Enquanto a exposição ao sol em adultos obedece ao mesmo desenvolvimento, também, a associação com BRAF desaparece aos 30 anos. Mas isso não significa que os adultos tenham licença para tomar banho de sol: um outro tipo de melanoma, caracterizado por mutações no gene chamado NRAS, está fortemente ligado à exposição UV aos 50 anos, conforme descoberto no estudo.

Aqui está o problema: até muito recentemente, os protetores solares filtravam a maioria dos raios UVB que pudessem queimar, o que significa que as pessoas que dependiam somente deles para se prevenir do câncer de pele podem ter tido uma falsa sensação de segurança.

Atualmente, muitos protetores prometem um "amplo espectro" de proteção contra os raios UVA também. Mas o governo ainda não testou tal apelo para provar a proteção contra os raios solares.
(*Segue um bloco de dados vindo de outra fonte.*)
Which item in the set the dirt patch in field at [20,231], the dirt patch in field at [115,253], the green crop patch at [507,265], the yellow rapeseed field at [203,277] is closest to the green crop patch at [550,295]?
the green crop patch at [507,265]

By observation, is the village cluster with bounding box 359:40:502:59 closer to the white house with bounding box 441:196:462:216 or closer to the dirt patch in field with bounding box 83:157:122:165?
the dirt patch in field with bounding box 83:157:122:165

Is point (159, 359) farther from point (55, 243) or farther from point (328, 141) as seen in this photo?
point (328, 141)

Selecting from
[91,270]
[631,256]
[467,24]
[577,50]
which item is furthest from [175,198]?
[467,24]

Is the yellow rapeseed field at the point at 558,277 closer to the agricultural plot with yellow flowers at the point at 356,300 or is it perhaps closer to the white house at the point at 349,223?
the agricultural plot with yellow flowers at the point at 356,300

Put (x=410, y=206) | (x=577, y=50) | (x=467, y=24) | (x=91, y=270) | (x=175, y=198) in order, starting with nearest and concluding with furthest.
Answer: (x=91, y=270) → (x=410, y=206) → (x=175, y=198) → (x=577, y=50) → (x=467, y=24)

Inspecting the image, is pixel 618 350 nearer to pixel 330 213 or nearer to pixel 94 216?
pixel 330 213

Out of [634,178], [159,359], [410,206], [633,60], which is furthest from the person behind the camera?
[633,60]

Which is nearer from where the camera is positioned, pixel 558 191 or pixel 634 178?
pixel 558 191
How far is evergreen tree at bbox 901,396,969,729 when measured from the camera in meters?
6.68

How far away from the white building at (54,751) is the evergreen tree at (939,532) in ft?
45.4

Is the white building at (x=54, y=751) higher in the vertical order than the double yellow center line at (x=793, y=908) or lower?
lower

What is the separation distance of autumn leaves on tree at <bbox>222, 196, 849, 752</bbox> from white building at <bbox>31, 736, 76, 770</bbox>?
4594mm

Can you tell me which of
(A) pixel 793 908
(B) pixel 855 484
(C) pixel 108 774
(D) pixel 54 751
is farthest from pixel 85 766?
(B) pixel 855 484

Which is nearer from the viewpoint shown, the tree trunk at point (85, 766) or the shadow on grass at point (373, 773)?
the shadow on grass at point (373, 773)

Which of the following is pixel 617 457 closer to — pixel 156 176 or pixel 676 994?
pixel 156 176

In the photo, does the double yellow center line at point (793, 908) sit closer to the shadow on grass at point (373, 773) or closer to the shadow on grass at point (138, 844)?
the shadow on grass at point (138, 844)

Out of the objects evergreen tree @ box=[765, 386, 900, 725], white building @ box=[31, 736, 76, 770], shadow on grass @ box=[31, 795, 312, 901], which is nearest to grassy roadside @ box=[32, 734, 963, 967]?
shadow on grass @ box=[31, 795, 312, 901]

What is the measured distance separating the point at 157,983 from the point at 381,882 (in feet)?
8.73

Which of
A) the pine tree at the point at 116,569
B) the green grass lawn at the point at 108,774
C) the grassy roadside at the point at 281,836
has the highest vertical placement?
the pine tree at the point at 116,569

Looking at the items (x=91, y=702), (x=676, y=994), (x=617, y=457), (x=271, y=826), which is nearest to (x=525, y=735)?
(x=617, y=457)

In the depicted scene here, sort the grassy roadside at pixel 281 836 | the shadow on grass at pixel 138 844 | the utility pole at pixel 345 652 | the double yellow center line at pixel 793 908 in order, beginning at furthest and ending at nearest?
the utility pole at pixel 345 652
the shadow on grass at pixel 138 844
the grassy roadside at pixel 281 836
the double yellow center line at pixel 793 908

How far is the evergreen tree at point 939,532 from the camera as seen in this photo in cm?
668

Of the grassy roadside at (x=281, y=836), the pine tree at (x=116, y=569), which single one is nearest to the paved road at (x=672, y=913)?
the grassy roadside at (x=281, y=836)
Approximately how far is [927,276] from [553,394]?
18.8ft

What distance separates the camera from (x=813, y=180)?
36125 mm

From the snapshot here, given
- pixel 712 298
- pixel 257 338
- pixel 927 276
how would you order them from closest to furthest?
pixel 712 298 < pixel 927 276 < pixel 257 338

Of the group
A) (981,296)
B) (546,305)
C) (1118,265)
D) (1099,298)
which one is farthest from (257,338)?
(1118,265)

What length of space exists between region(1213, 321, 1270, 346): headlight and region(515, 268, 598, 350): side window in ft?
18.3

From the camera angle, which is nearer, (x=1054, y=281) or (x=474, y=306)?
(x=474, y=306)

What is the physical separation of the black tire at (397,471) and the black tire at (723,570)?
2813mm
O termo "amplo espectro" não quer dizer nada. Qualquer um pode usar este apelo, argumenta Darrell Rigel da Universidade de Nova York, um ex-presidente da Academia Americana de Dermatologia, que tem lutado para mudar este tipo de apelo.

A proposta da FDA que está por vir manterá o SPF, ou fator de proteção solar (em tradução literal), classificações nas embalagens dos protetores solar que fazem referência à proteção UVB, "mas que acrescentam classificação contra a UVA também", disse Shuren

Até o momento, o dermatologista Rigel tem alguns conselhos:

- Use um protetor solar com fator suficiente. Um adulto precisa do equivalente a um copo americano de protetor e uma criança de uma colher cheia. Muitas pessoas colocam também um casaco fino para conseguir uma boa cobertura contra os UVB, e em escala menor, a proteção contra UVA.

- Enquanto as recomendações oficiais dizem para usar ao menos fator 15 diariamente, um grande fator será melhor na questão do problema da fina camada da pele.

- Aplicar protetor solar meia hora antes de sair à rua. Demora um pouco para fazer efeito.

- Não se exponha ao sol durante as horas mais críticas (entre as 10h e 16h).